BookGlutton, a site launched in January 2008 to allow socially-enhanced online book reading, has just launched a nifty little widget. Now, blog and website owners can embed what amounts to a book club just about anywhere.
I tried it out on my own blogwebsite (note to WordPress.com: please make it easier/possible for users to embed script widgets, kthx), and it’s pretty tight. Once the user clicks the widget, they can read the book page by page, skip around chapters, chat about it with other cross-platform readers in a slide-out on the left, make comments (public or private) on specific passages in a slide-out on the right, and (for veteran BookGlutton users) even choose from a drop-down menu of groups for further reading.
The demo video highlights these features in detail:
Anyone who chooses to read the virtual book from the widget will have to complete and submit a four-field membership form, but it’s a one-click process that then redirects the user straight to the book. Another downer is that the widget does take over the screen. Once you commit to reading the book, you’re done browsing in that window until you close the widget. Nevertheless, it’s a fun and interesting tool, and the negative side effects are negligible.

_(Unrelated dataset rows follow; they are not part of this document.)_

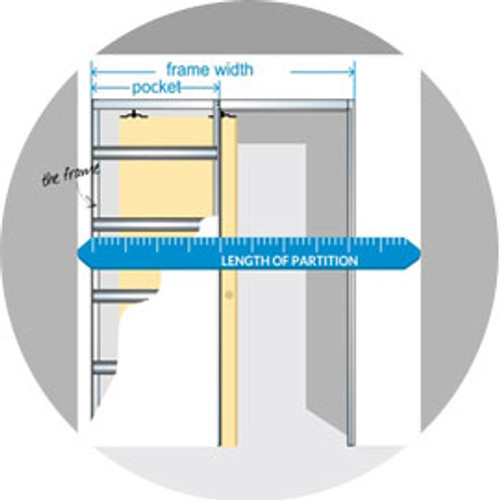 How to Guide: Confused about which size of pocket door system to choose? Help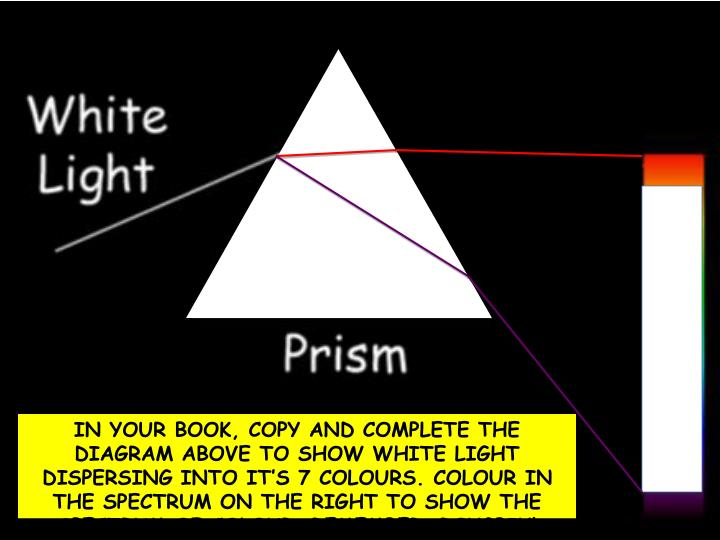 IN YOUR BOOK, COPY AND COMPLETE THE DIAGRAM ABOVE TO SHOW WHITE LIGHT DISPERSING INTO IT'S 7 COLOURS. COLOUR IN THE SPECTRUM ON THE RIGHT TO SHOW THE SPECTRUM OF COLOUR. REMEMBER: ROYGBIV!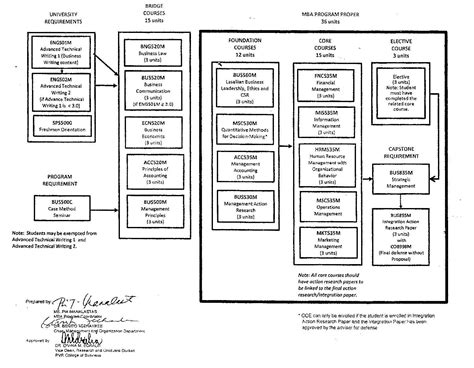 Mba Units Required For Graduation de la salle gcob graduate school mba flow chart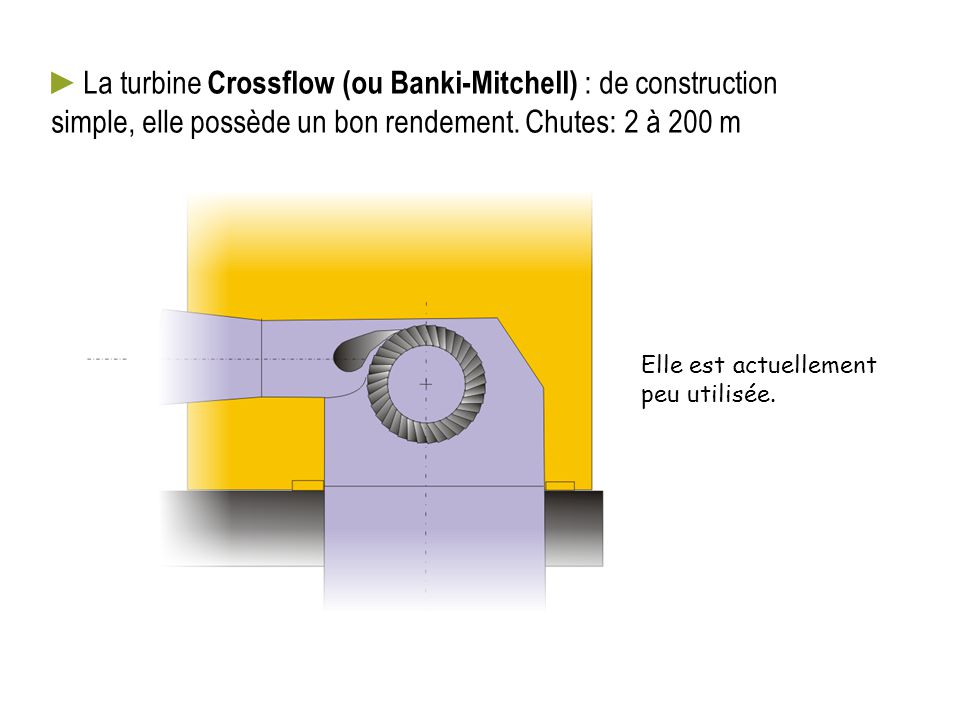 La turbine Crossflow (ou Banki-Mitchell) : de construction simple, elle possède un bon rendement. Chutes: 2 à 200 m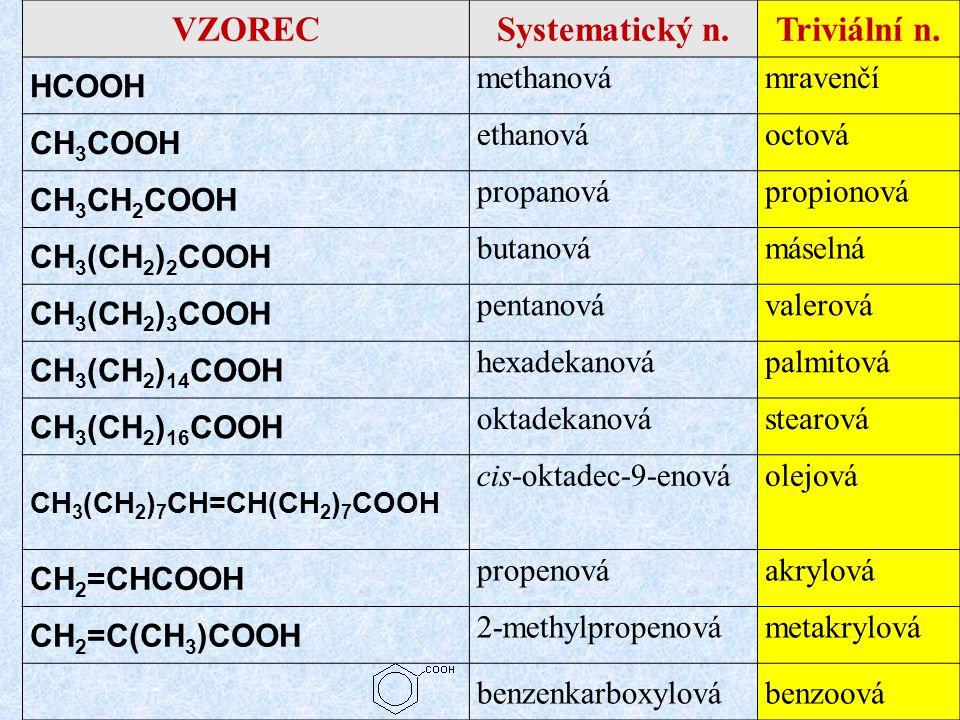 VZORECSystematický n.Triviální n.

The implications of social online book-reading are many-fold, for example, virtual book clubs and organizational uses. However, the benefit of the widget is that of exposure. For every book embedded on a blog, publishers get a wider audience and more marketing /sales opportunities as more people are exposed to their BookGlutton’d books, and users are exposed to something a bit more substantial than a 250-word scannable masterpiece like this one.